» Work request
Look through the data below and, wherever a line carries the word "challenge", please copy that line.

» Data extract
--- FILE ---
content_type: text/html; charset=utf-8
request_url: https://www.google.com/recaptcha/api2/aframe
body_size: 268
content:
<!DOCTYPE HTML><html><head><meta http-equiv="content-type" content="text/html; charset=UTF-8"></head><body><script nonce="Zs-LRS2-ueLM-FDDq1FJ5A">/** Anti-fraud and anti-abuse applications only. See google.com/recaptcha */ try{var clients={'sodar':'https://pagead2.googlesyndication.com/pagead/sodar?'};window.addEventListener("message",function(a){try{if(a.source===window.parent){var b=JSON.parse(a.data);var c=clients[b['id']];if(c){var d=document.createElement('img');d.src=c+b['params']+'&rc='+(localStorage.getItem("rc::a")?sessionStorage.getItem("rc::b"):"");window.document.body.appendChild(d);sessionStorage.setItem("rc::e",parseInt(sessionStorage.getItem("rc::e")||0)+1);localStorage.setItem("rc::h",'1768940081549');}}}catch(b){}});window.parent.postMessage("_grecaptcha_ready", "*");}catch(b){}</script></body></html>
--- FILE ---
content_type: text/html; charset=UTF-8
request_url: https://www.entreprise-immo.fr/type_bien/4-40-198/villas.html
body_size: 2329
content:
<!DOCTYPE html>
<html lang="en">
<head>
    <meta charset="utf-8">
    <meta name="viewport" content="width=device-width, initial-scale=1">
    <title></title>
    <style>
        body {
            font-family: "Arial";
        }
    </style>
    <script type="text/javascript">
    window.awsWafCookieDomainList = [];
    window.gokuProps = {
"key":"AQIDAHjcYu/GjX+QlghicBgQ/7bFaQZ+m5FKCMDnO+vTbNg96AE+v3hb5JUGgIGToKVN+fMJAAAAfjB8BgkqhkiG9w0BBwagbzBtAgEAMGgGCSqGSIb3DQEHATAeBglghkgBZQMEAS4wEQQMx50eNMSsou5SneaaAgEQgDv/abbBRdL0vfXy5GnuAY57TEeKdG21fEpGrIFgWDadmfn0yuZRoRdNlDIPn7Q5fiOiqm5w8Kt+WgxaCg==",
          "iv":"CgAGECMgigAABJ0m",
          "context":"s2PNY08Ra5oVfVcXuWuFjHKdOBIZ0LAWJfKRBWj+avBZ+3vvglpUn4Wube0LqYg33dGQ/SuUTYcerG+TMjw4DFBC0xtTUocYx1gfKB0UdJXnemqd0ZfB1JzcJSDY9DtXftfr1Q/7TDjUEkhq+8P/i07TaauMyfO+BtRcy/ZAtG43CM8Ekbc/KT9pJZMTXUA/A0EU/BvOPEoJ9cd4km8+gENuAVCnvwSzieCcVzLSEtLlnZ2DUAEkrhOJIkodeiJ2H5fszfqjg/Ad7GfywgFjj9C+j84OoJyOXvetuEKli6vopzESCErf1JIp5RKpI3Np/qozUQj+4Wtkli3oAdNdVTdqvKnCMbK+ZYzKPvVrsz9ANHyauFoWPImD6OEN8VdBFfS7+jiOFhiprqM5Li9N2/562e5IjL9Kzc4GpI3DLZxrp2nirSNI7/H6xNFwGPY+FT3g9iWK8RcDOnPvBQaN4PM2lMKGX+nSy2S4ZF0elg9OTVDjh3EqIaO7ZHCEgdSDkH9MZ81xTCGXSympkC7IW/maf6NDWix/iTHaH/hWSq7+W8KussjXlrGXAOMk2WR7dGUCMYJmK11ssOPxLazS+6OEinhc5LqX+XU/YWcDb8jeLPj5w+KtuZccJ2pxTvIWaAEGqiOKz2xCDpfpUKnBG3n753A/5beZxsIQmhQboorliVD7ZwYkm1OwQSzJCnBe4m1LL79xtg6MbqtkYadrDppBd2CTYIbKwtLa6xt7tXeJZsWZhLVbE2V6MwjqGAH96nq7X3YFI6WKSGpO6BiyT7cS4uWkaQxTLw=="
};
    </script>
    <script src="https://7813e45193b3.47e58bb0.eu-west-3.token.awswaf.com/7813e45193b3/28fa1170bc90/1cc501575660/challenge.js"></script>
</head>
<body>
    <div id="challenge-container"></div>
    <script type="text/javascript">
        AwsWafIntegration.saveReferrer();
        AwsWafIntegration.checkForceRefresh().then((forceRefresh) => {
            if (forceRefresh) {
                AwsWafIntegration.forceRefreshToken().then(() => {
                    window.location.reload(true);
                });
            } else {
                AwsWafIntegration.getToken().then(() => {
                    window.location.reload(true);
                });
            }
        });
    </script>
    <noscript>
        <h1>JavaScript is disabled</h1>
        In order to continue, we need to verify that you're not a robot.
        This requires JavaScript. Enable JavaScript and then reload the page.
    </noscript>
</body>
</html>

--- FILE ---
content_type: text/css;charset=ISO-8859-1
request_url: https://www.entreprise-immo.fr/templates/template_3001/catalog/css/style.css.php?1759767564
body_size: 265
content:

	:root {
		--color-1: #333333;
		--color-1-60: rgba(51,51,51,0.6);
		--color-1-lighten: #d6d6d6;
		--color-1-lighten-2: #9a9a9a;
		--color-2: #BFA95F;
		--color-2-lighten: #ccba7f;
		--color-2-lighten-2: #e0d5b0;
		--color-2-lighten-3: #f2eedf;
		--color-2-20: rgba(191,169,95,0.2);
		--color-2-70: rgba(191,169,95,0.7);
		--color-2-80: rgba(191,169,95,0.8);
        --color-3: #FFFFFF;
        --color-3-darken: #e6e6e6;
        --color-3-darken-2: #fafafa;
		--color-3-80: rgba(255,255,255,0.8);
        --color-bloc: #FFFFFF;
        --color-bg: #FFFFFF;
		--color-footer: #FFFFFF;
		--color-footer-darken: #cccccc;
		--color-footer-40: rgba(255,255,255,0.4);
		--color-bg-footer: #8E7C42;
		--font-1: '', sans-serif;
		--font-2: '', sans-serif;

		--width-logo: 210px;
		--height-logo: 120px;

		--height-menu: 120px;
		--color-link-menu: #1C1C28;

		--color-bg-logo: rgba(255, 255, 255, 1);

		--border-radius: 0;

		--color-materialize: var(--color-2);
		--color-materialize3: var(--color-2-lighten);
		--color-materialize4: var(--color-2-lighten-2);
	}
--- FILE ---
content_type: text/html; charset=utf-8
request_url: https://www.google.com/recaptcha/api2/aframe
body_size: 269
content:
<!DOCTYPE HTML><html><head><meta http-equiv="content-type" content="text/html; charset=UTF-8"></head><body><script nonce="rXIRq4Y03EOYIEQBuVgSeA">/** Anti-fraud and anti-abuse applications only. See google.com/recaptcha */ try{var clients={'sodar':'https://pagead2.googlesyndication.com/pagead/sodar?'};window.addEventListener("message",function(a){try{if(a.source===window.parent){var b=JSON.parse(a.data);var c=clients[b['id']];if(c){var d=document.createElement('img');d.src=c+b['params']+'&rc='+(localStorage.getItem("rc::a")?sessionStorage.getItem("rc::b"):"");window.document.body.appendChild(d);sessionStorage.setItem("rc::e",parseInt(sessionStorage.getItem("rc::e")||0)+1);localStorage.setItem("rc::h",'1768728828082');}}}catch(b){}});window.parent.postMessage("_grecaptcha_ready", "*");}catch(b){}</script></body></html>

» Response to this task
    <script src="https://7813e45193b3.47e58bb0.eu-west-3.token.awswaf.com/7813e45193b3/28fa1170bc90/1cc501575660/challenge.js"></script>
    <div id="challenge-container"></div>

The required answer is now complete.